§ EXERCISE:
Show every line of the records below that contains the word "point". Case matters, so count only matches with the same capitalization.

§ ROWS:
>> BEGIN

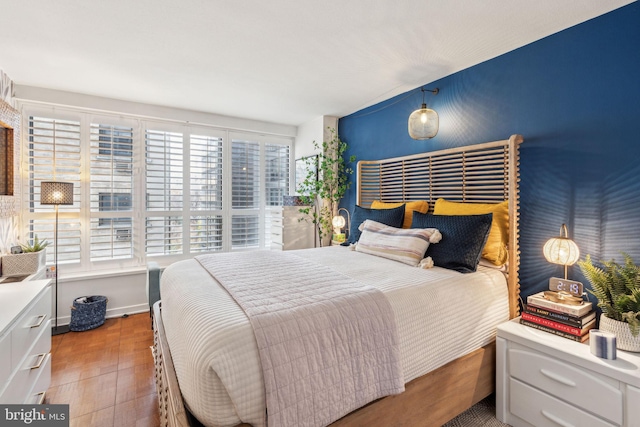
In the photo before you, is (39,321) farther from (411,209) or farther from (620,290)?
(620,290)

>> END
>> BEGIN

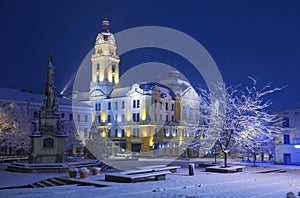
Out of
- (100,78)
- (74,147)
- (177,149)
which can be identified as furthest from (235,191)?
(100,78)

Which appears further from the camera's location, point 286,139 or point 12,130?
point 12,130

>> END

§ EXERCISE RESPONSE:
Which appears further from the camera's location, point 286,139 or point 12,130?
point 12,130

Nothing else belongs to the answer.